As soon as our story appeared on the front page of last week’s edition, the phones were ringing with readers reporting the amount of fouling in their own towns and villages, from Seahouses in the north to Hadston in the south.
Some of our correspondents complained of a lack of dog bins in their area, but most were just plain angry that lazy owners were brazenly flouting the law and failing to clear up after their pets.
Their evidence points to a developing trend, with offenders appearing to allow their dogs to foul footpaths and public areas either early in the morning or after dark, when they are least likely to be spotted.
Sandra Archbold rang in to raise the situation in Seahouses, where she lives, saying it was getting worse.
“All the way down Dunstan View, right to the cliff tops, there is dog dirt,” she said. “On the harbour hill there is a row of memorial benches where people usually sit in the sun to eat their fish and chips, but seeing all the fouling there, I can’t imagine them having much of an appetite.
“There is a lack of dog bins along the cliff tops, where many dogs are walked, which needs to be addressed.”
Sue Clement, of St Aidans, has now taken up the unenviable task of picking up discarded bags of dog waste.
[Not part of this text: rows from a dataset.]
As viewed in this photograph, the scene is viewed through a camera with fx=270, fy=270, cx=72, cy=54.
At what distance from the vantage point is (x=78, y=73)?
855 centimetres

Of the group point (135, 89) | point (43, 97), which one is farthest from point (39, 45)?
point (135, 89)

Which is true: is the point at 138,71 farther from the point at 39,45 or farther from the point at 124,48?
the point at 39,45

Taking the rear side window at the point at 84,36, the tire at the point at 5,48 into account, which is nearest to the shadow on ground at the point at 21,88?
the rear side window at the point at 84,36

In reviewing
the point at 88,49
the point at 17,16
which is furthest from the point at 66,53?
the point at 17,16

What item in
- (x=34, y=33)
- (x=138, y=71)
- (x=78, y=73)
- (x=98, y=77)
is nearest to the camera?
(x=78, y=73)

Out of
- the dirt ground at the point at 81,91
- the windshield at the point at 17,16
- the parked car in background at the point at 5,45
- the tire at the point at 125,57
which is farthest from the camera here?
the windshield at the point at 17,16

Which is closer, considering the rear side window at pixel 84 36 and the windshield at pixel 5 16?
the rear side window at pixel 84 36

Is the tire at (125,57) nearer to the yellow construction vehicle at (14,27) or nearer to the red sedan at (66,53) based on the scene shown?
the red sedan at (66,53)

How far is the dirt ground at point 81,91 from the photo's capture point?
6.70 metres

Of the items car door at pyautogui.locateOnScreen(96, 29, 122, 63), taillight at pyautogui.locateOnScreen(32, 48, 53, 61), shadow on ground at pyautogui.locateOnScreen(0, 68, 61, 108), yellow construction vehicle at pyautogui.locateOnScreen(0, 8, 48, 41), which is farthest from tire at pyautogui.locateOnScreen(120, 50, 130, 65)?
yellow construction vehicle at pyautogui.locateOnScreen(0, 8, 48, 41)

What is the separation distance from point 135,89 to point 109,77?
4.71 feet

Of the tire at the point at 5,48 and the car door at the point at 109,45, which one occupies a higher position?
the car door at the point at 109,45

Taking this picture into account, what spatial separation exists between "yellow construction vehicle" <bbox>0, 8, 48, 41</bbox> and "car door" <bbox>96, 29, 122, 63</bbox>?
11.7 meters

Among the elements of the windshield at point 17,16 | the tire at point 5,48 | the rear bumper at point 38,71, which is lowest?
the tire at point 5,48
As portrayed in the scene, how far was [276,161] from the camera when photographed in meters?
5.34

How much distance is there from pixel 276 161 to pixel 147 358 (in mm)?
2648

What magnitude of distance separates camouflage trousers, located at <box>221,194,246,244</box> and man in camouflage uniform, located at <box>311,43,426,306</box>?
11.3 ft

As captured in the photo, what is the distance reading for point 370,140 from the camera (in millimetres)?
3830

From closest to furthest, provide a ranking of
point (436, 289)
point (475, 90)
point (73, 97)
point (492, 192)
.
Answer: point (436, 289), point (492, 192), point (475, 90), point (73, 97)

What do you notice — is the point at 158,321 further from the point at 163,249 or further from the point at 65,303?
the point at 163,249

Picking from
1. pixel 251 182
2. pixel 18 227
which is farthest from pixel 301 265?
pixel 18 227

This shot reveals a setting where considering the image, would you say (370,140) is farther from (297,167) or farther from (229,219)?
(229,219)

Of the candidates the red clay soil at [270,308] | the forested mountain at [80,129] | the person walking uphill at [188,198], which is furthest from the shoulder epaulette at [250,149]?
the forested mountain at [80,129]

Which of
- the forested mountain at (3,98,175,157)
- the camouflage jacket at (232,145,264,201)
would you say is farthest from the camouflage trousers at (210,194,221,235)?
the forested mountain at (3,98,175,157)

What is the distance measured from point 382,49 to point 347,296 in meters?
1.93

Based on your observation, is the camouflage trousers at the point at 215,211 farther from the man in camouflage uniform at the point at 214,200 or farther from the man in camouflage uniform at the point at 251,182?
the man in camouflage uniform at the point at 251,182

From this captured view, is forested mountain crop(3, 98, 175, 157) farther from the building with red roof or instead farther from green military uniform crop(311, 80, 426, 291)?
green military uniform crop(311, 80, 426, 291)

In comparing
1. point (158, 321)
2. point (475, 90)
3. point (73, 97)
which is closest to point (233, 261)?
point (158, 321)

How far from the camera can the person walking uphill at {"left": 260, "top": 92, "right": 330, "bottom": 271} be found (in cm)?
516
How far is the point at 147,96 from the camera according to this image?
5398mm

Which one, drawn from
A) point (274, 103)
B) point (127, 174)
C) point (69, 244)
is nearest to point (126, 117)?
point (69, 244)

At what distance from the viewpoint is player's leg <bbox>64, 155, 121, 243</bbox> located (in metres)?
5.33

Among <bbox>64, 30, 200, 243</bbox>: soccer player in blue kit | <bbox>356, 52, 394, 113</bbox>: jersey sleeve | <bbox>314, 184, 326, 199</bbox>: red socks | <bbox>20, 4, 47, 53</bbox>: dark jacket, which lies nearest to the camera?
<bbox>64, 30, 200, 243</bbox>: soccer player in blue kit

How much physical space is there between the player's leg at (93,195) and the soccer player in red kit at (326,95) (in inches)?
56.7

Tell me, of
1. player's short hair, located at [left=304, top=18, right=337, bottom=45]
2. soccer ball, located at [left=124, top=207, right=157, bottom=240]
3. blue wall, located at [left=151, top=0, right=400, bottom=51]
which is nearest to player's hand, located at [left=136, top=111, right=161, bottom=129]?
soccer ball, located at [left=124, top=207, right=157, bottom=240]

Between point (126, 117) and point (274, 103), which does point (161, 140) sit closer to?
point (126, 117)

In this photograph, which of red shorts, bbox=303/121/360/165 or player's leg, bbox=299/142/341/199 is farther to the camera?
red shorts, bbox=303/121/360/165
On Monday alone, she collected 15 along the half-mile stretch which runs parallel with the beach between Broad Road and the village.
“The problem here is that there is no bin to dispose of dog mess,” she said. “Every time I walk into the village, I find bags deposited on the pavement or in the gutters. I’ve now started carrying plastic bags and rubber gloves to remove it myself.
“There desperately needs to be a bin on this route, as it’s the main walk to and from the beach.”
Tom Dent, who lives at Broad Road, said the volume of mess could create a bad impression for the thousands of tourists who flock to Seahouses each year.
“The last thing visitors want is to have to watch their shoes, but that’s the advice we will have to give if this doesn’t improve,” he said. “You can’t walk along St Aidans in the dark without running the risk of stepping in something unpleasant. It’s encouraging to see dog owners bagging the waste, but it defeats the purpose if they are then dumping them.”
County councillor Pat Scott said: “There is a dog bin at the Broad Road entrance to Seahouses, but the land at St Aidans is owned by the National Trust. The majority of people are very responsible and do take their bags away with them and it’s a shame that a small minority don’t do the same.”
Linda Bell, of Hadston, got in touch to highlight the mess blighting her community – despite a number of bins provided.
“There’s dog dirt all through the village, right the way down into Red Row,” said Mrs Bell, of Hedgehope. “Druridge Avenue and the Precinct are appalling. You would think there had been a horse down there. The parish council did a good job of getting bins but some people are ignoring them.”